Dawn Mission Status: Spacecraft Tests Ion Engine

Oct 10, 2007
Artist's concept of Dawn spacecraft
Artist's concept of Dawn spacecraft. Image credit: NASA/JPL

NASA's Dawn spacecraft successfully completed the first test of its ion propulsion system over the weekend. The system is vital to the success of Dawn's 8-year, 1.6 billion-mile (3-billion-kilometer) journey to asteroid Vesta and dwarf planet Ceres.

"Dawn is our baby and over the weekend it took some of its first steps," said Dawn project manager Keyur Patel of NASA's Jet Propulsion Laboratory in Pasadena, Calif. "We have two months more checkout and characterization remaining before Dawn is considered mission operational, but this is a great start."

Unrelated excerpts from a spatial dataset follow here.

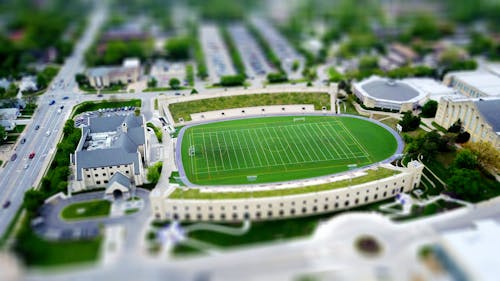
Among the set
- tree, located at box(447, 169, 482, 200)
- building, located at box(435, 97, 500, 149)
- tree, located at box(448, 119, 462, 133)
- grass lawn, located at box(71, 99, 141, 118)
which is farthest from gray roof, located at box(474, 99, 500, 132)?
grass lawn, located at box(71, 99, 141, 118)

Members of the Dawn mission control team have been sending up commands and checking out spacecraft systems ever since its successful launch on Sept. 27. The first test firing of one of Dawn's three ion engines was the culmination of several days of careful preparation.

On Saturday, Oct. 6 at 6:07 p.m. Pacific Daylight Time (9:07 p.m. Eastern Daylight Time), the ion propulsion system began thrusting. Over the next 27 hours, spacecraft controllers and navigators at JPL monitored the engine's performance as it was put through its paces.

"We evaluated the engine's capabilities at five different throttle levels," said Jon Brophy, the Dawn project's ion propulsion manager at JPL. "From flight idle through full throttle, the engine performed flawlessly."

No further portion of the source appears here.